The observed incidence rates of influenza-PCR-confirmed SARI or ARI or ILI were corrected each week to account for missed swabs from ARI cases by applying the influenza positivity rate of those tested to those not tested (corrected number of influenza-PCR-confirmed SARI or ILI or ARI events = Number of SARI or ILI or ARI x Actual number of influenza-PCR-confirmed SARI or ILI or ARI /Actual number of SARI or ILI or ARI swabs).

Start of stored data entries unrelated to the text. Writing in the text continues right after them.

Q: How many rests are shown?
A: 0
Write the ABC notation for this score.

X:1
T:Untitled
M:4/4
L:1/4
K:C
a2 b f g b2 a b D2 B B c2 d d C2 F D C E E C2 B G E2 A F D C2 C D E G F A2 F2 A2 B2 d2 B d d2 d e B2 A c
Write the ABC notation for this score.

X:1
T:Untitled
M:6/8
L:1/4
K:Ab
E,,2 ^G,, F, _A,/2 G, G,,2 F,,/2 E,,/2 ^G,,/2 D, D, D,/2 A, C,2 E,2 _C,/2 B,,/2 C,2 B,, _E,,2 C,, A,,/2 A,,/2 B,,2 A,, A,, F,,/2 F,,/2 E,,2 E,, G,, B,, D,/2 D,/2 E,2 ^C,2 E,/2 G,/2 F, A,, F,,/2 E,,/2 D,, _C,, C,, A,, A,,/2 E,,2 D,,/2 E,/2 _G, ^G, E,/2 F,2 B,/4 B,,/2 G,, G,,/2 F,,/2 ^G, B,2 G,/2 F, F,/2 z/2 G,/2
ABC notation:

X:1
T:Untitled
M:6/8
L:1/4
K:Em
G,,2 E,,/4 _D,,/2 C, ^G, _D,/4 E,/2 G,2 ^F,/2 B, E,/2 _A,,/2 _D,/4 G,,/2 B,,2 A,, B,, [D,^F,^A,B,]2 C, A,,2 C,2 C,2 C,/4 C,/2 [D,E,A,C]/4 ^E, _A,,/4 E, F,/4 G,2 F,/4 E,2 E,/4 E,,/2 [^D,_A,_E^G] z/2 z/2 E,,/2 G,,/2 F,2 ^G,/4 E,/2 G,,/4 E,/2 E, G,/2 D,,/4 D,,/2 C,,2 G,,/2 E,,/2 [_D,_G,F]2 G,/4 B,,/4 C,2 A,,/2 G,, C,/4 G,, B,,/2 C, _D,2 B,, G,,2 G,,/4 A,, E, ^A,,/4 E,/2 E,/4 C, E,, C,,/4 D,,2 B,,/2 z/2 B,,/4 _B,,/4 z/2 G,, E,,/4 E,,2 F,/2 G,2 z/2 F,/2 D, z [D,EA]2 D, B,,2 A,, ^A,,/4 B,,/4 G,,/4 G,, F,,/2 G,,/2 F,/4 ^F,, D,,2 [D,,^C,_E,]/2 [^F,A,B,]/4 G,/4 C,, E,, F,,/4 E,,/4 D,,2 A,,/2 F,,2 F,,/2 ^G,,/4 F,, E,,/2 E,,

Based on SARI and ARI surveillance data from 2015-2019, the start of the annual influenza season and intensity level of the influenza epidemics was defined by using the Moving Epidemic Method (MEM).52,61,62 Briefly, MEM has three main steps: Step 1: for each season separately, the length of the epidemic period is estimated as the minimum number of consecutive weeks with the maximum accumulated percentage rates, splitting the season into three periods: a pre-epidemic, an epidemic, and a post-epidemic period; Step 2: MEM calculates the epidemic threshold as the upper limit of the 95% one-sided confidence interval of 30 highest pre-epidemic weekly rates, the n highest for each season taking the whole training period, where n = 30/number of seasons; Step 3: medium, high, and extra-ordinary intensity thresholds were estimated as the upper limits of the 40%, 90%, and 97.5% one-sided confidence intervals of the geometric mean of 30 highest epidemic weekly rates, the n highest for each season taking the whole training period, where n = 30/number of seasons. Five categories are used to set thresholds and define intensity level as no activity or below epidemic threshold, low (0-40%), moderate (40-90%), high (90-97.5%) and extra-ordinary (>97.5%) one sided confidence interval of the geometric mean.
Laboratory-based surveillance data used the median of the annual total of the specified week period over the years 2015-2019 to represent the reference period for that week period. Median and interquartile ranges were calculated for the number of viruses reported during 2015-2019; Percentage of reduction = {1 - [No. virus/median no. virus (2015-2019)]} x100.